Ok so I know this is looking pretty wierd by now but you can probably see the pattern and can guess what the number 10 is in binary. It is 1010 (the fact that there is 2 tens in a row is a coincidence.

But there has to be a better way to convert decimal numbers to and from binary. With the table above onmly goes to 9 in decimal and it is already quite large. The solution to that problem is pretty easy with a few observations. Look back at the example. The number 1 is the same in both columns. Then look at number 2, in the binary column it is a 1 followed by a zero, then look at 4 and 8, these are also a 1 followed by zeros. The same goes for 16, 32, and so forth. And the relationship between, 1, 2, 4, 8, and 16 is they are all powers of 2. (2 to the power of zero is 1 - in case if you were wondering).

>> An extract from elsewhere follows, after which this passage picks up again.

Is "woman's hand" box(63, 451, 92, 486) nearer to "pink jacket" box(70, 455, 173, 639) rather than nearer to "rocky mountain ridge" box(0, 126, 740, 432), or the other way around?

**Clue:** The decimal equivalent to each binary digit is by
powers of 2. (Example: The third binary digit's decimal equivalent is 2 to the
3rd power. The fourth binary digit's equivalent value is 2 to the 4th power, and
so on.)

First you must create a line listing the powers of two to just beyond the number you want to convert. In other words, if you want to convert 237 to binary, list all the powers of two until you reach 256. This will ensure you have all the binary bits available to you. Check out the example:

256 128 64 32 16 8 4 2 1

Now flag each digit needed to add up to 237 starting from the left. So we would not flag 256 since that is too big, the first power of two we will flag is 128. Then 64 and 32. So far this adds up to 224. So we cannot flag 16 because that will put us over 237. The next digit to flag is 8, we skip 4, and flag the 2 and 1. So our flagging should look like this:

256 128 64 32 16 8 4 2 1 ----------------------------------------- 1 1 1 1 1 1

Notice I flagged each digit I needed with a 1. By now I am sure you have figured out that the digits I do not need will be flagged with a 0. See below:

256 128 64 32 16 8 4 2 1 ----------------------------------------- 0 1 1 1 0 1 1 0 1

Now just as with our normal counting, we do not have any number prefixed with a zero. In other words if I was to display the digits for nine hundred fifty seven I would not write 0957. It would only be the digits that are significant, 957. So that is it, the binary version of 237 is: 11101011.

**Clue:** Just was with decimal numbers, the largest most
significant number is on the left and the digit with the smallest numberical
value is on the right.

Now that we know the decimal value of each binary digit, converting back to decimal is a piece of cake. Again just write out your decimal equivalents for each binary digit. So if you were given the binary number 1101011001 you would count the number of digits, 10, and then write out the first 10 powers of two (starting from right to left):

512 256 128 64 32 16 8 4 2 1

Then write your binary number under the values.

512 256 128 64 32 16 8 4 2 1 ------------------------------------ 1 1 0 1 0 1 1 0 0 1

Finally add up each binary value that is flagged with a 1.